(PROVIDED MATERIAL Opens)

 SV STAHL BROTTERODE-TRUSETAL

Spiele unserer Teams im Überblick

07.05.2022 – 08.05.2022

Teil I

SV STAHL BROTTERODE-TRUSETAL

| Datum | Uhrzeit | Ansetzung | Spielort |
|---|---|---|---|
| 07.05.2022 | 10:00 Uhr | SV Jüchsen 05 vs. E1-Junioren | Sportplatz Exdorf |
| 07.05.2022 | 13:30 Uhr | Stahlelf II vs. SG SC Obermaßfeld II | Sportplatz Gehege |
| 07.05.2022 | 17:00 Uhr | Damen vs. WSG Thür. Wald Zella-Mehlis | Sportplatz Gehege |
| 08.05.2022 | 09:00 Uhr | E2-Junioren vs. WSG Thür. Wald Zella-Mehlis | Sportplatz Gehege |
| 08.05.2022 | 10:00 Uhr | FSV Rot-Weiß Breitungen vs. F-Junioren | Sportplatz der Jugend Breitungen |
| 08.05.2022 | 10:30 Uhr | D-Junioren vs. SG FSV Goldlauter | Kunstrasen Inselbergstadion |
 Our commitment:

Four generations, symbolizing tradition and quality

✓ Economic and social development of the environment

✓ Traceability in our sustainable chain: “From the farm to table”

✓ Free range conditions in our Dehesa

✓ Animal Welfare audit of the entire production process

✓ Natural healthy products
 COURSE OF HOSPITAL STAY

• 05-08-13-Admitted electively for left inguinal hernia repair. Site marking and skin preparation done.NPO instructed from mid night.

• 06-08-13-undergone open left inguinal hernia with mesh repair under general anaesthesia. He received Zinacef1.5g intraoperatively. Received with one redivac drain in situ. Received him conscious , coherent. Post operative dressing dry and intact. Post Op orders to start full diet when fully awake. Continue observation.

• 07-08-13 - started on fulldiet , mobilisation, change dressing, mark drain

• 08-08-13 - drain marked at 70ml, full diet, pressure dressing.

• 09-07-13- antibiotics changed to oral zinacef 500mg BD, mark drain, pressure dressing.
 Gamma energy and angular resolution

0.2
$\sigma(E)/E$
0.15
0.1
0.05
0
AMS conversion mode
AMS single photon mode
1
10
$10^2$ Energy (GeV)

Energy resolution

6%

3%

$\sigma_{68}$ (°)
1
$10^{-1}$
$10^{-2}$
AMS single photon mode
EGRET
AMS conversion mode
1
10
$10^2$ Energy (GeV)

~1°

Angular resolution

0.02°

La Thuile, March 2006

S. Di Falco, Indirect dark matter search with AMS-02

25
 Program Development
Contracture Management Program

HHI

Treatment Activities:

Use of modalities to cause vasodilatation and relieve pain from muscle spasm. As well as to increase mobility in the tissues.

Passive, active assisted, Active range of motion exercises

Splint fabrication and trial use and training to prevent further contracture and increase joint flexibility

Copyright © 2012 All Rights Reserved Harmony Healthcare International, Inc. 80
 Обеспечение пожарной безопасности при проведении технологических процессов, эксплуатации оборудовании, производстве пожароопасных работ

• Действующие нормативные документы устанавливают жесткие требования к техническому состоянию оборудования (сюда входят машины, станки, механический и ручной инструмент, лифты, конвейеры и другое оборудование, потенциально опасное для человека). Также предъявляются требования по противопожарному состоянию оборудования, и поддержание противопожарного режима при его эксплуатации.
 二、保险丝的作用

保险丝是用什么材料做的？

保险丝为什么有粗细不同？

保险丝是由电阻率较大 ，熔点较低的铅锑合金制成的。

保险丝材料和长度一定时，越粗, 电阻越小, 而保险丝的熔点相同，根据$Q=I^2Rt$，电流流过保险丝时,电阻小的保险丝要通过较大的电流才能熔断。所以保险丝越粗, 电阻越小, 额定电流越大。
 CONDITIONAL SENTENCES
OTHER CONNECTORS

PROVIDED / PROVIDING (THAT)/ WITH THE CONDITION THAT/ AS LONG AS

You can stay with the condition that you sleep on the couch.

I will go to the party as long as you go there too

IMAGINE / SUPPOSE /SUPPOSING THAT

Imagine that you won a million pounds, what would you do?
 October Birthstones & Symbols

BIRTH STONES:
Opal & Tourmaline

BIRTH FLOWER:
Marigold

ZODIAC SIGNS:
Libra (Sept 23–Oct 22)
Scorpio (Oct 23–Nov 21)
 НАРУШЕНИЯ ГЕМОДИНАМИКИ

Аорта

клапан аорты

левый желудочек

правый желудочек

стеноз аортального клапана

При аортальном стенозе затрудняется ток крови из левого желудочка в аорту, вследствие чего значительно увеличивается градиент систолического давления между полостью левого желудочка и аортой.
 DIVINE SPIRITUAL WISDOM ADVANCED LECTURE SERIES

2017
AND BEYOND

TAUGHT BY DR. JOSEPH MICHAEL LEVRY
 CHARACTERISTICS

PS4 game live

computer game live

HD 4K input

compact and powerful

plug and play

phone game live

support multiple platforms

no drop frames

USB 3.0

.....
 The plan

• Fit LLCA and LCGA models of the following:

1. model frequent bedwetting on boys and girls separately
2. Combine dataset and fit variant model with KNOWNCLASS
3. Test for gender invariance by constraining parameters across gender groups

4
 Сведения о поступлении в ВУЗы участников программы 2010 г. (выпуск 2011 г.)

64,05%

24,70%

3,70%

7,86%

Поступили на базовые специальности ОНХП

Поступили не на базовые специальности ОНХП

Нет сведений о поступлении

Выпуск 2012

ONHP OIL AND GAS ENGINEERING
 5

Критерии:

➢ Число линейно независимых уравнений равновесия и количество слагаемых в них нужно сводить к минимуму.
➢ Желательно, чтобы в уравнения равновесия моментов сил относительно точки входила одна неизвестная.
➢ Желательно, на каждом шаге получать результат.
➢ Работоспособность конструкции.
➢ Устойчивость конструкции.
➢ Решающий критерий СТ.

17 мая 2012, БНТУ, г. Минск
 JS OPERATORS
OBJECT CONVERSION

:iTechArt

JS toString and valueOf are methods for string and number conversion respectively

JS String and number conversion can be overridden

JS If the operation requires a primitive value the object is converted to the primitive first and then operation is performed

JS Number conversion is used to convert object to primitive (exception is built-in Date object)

(PROVIDED MATERIAL Closes)

> _PROBLEM TO WORK ON_:
Write all the data out again, exactly.

> _WRITTEN REPLY_:
 SV STAHL BROTTERODE-TRUSETAL

Spiele unserer Teams im Überblick

07.05.2022 – 08.05.2022

Teil I

SV STAHL BROTTERODE-TRUSETAL

| Datum | Uhrzeit | Ansetzung | Spielort |
|---|---|---|---|
| 07.05.2022 | 10:00 Uhr | SV Jüchsen 05 vs. E1-Junioren | Sportplatz Exdorf |
| 07.05.2022 | 13:30 Uhr | Stahlelf II vs. SG SC Obermaßfeld II | Sportplatz Gehege |
| 07.05.2022 | 17:00 Uhr | Damen vs. WSG Thür. Wald Zella-Mehlis | Sportplatz Gehege |
| 08.05.2022 | 09:00 Uhr | E2-Junioren vs. WSG Thür. Wald Zella-Mehlis | Sportplatz Gehege |
| 08.05.2022 | 10:00 Uhr | FSV Rot-Weiß Breitungen vs. F-Junioren | Sportplatz der Jugend Breitungen |
| 08.05.2022 | 10:30 Uhr | D-Junioren vs. SG FSV Goldlauter | Kunstrasen Inselbergstadion |
 Our commitment:

Four generations, symbolizing tradition and quality

✓ Economic and social development of the environment

✓ Traceability in our sustainable chain: “From the farm to table”

✓ Free range conditions in our Dehesa

✓ Animal Welfare audit of the entire production process

✓ Natural healthy products
 COURSE OF HOSPITAL STAY

• 05-08-13-Admitted electively for left inguinal hernia repair. Site marking and skin preparation done.NPO instructed from mid night.

• 06-08-13-undergone open left inguinal hernia with mesh repair under general anaesthesia. He received Zinacef1.5g intraoperatively. Received with one redivac drain in situ. Received him conscious , coherent. Post operative dressing dry and intact. Post Op orders to start full diet when fully awake. Continue observation.

• 07-08-13 - started on fulldiet , mobilisation, change dressing, mark drain

• 08-08-13 - drain marked at 70ml, full diet, pressure dressing.

• 09-07-13- antibiotics changed to oral zinacef 500mg BD, mark drain, pressure dressing.
 Gamma energy and angular resolution

0.2
$\sigma(E)/E$
0.15
0.1
0.05
0
AMS conversion mode
AMS single photon mode
1
10
$10^2$ Energy (GeV)

Energy resolution

6%

3%

$\sigma_{68}$ (°)
1
$10^{-1}$
$10^{-2}$
AMS single photon mode
EGRET
AMS conversion mode
1
10
$10^2$ Energy (GeV)

~1°

Angular resolution

0.02°

La Thuile, March 2006

S. Di Falco, Indirect dark matter search with AMS-02

25
 Program Development
Contracture Management Program

HHI

Treatment Activities:

Use of modalities to cause vasodilatation and relieve pain from muscle spasm. As well as to increase mobility in the tissues.

Passive, active assisted, Active range of motion exercises

Splint fabrication and trial use and training to prevent further contracture and increase joint flexibility

Copyright © 2012 All Rights Reserved Harmony Healthcare International, Inc. 80
 Обеспечение пожарной безопасности при проведении технологических процессов, эксплуатации оборудовании, производстве пожароопасных работ

• Действующие нормативные документы устанавливают жесткие требования к техническому состоянию оборудования (сюда входят машины, станки, механический и ручной инструмент, лифты, конвейеры и другое оборудование, потенциально опасное для человека). Также предъявляются требования по противопожарному состоянию оборудования, и поддержание противопожарного режима при его эксплуатации.
 二、保险丝的作用

保险丝是用什么材料做的？

保险丝为什么有粗细不同？

保险丝是由电阻率较大 ，熔点较低的铅锑合金制成的。

保险丝材料和长度一定时，越粗, 电阻越小, 而保险丝的熔点相同，根据$Q=I^2Rt$，电流流过保险丝时,电阻小的保险丝要通过较大的电流才能熔断。所以保险丝越粗, 电阻越小, 额定电流越大。
 CONDITIONAL SENTENCES
OTHER CONNECTORS

PROVIDED / PROVIDING (THAT)/ WITH THE CONDITION THAT/ AS LONG AS

You can stay with the condition that you sleep on the couch.

I will go to the party as long as you go there too

IMAGINE / SUPPOSE /SUPPOSING THAT

Imagine that you won a million pounds, what would you do?
 October Birthstones & Symbols

BIRTH STONES:
Opal & Tourmaline

BIRTH FLOWER:
Marigold

ZODIAC SIGNS:
Libra (Sept 23–Oct 22)
Scorpio (Oct 23–Nov 21)
 НАРУШЕНИЯ ГЕМОДИНАМИКИ

Аорта

клапан аорты

левый желудочек

правый желудочек

стеноз аортального клапана

При аортальном стенозе затрудняется ток крови из левого желудочка в аорту, вследствие чего значительно увеличивается градиент систолического давления между полостью левого желудочка и аортой.
 DIVINE SPIRITUAL WISDOM ADVANCED LECTURE SERIES

2017
AND BEYOND

TAUGHT BY DR. JOSEPH MICHAEL LEVRY
 CHARACTERISTICS

PS4 game live

computer game live

HD 4K input

compact and powerful

plug and play

phone game live

support multiple platforms

no drop frames

USB 3.0

.....
 The plan

• Fit LLCA and LCGA models of the following:

1. model frequent bedwetting on boys and girls separately
2. Combine dataset and fit variant model with KNOWNCLASS
3. Test for gender invariance by constraining parameters across gender groups

4
 Сведения о поступлении в ВУЗы участников программы 2010 г. (выпуск 2011 г.)

64,05%

24,70%

3,70%

7,86%

Поступили на базовые специальности ОНХП

Поступили не на базовые специальности ОНХП

Нет сведений о поступлении

Выпуск 2012

ONHP OIL AND GAS ENGINEERING
 5

Критерии:

➢ Число линейно независимых уравнений равновесия и количество слагаемых в них нужно сводить к минимуму.
➢ Желательно, чтобы в уравнения равновесия моментов сил относительно точки входила одна неизвестная.
➢ Желательно, на каждом шаге получать результат.
➢ Работоспособность конструкции.
➢ Устойчивость конструкции.
➢ Решающий критерий СТ.

17 мая 2012, БНТУ, г. Минск
 JS OPERATORS
OBJECT CONVERSION

:iTechArt

JS toString and valueOf are methods for string and number conversion respectively

JS String and number conversion can be overridden

JS If the operation requires a primitive value the object is converted to the primitive first and then operation is performed

JS Number conversion is used to convert object to primitive (exception is built-in Date object)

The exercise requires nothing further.